» PROVIDED PASSAGE:
Bank of Commerce & Trust Co. v. UNION CENTRAL L. INS. CO.

Decision Date21 January 1938
Docket NumberNo. 8604.,8604.
Citation94 F.2d 422
PartiesBANK OF COMMERCE & TRUST CO. OF MEMPHIS, TENN., v. UNION CENTRAL LIFE INS. CO. et al.
CourtU.S. Court of Appeals — Fifth Circuit

Julian C. Wilson, of Memphis, Tenn., for appellant.

Gerald FitzGerald, of Clarksdale, Miss., for appellees.

Before FOSTER, HUTCHESON, and HOLMES, Circuit Judges.

HUTCHESON, Circuit Judge.

The suit was for a declaratory judgment that plaintiffs' lands were not subject to, and an injunction relieving them from certain levies made by the board of supervisors of Tallahatchie county, pursuant to a decree of the Supreme Court of Mississippi entered in Bank of Commerce & Trust Company v. Com'rs of Tallahatchie Drainage District No. 1, et al., 165 Miss. 582, 138 So. 558. The claim was that plaintiffs held their title under foreclosure of mortgage liens existing as first liens on the lands before the levies in question had been made or ordered, and that plaintiffs held the lands free of levies, (a) because they were not tax, but assessment levies and created no lien upon the lands, and (b) if they created any lien, it being subsequent in time was inferior in law to the lien of the mortgages under which plaintiffs hold.

The defense to the suit was that the levies the decree had ordered and the Board had made were levies of taxes which by the statutes of Mississippi,1 were charged, and secured by a lien, upon the lands prior and superior to all "liens whensoever created."

The District Judge, while recognizing the conclusive and binding force of the Supreme Court decree, and of the levies made by the supervisors of Tallahatchie county pursuant to it, as to all the lands in general affected by them, took plaintiffs' view that the liens of the mortgages under which plaintiffs hold title, were first liens superior and paramount to the lien of the levies, and that by their foreclosure the lands passed to plaintiffs, levy free.

» SET OF TASKS:
1: In the court opinion above, which county's board of supervisors made the levies at issue?
2: Please resume the court opinion on the Tallahatchie County levies, starting after its final sentence.
The listing that follows comes from a different source than the court opinion.

» DATASET EXCERPT:

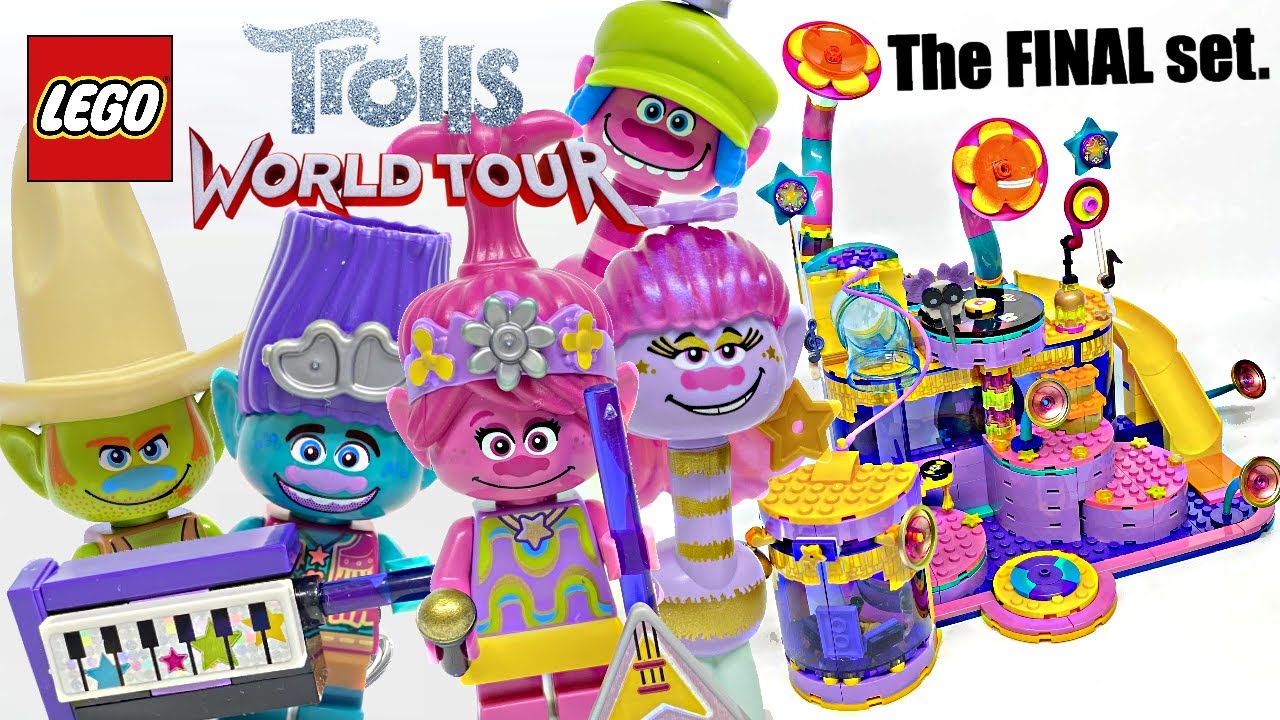 LEGO Trolls Vibe City Concert review! 2020 set 41258!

» RESULTS:
1: Tallahatchie County.

2:
In addition to granting the injunction the decree appealed from required the defendant to restore to plaintiffs amounts already collected under levies on plaintiffs' lands.

A considerable, indeed the greater part, of appellees' brief is devoted to an attack upon the declaration and decree of the District Court that the decrees and judgments leading up to the levies "are all valid and binding judgments and decrees * * * and are binding upon this court, and this court must give full faith and credit to them."2

In their effort to retry the issues already tried in the state courts of Mississippi, they attack as fundamentally invalid the judgments and decrees, establishing the liability of Tallahatchie Drainage District, entered in Tallahatchie Drainage District No. 1 v. Yocona-Tallahatchie Drainage District No. 1,3 the judgment requiring the chancery court to apportion the indebtedness of the drainage district, where the improvements had been abandoned, Bank of Commerce v. Commissioners of Tallahatchie Drainage District No. 1,4 and the decree directing the commissioners to make the levy complained of, Bank of Commerce & Trust Co. v. Com'rs of Tallahatchie Drainage District No. 1.5

Appellant on its part insists that all of these are closed matters; none of them may be re-examined here. That this appeal presents only a single question, whether or not the plaintiffs, claiming under a mortgage prior in date to the judgments and the decree for the levy of taxes, and the levies themselves, can hold their lands free and clear of taxes subsequently and lawfully levied, not by special assessment, upon the interest of a particular owner, but upon the lands themselves.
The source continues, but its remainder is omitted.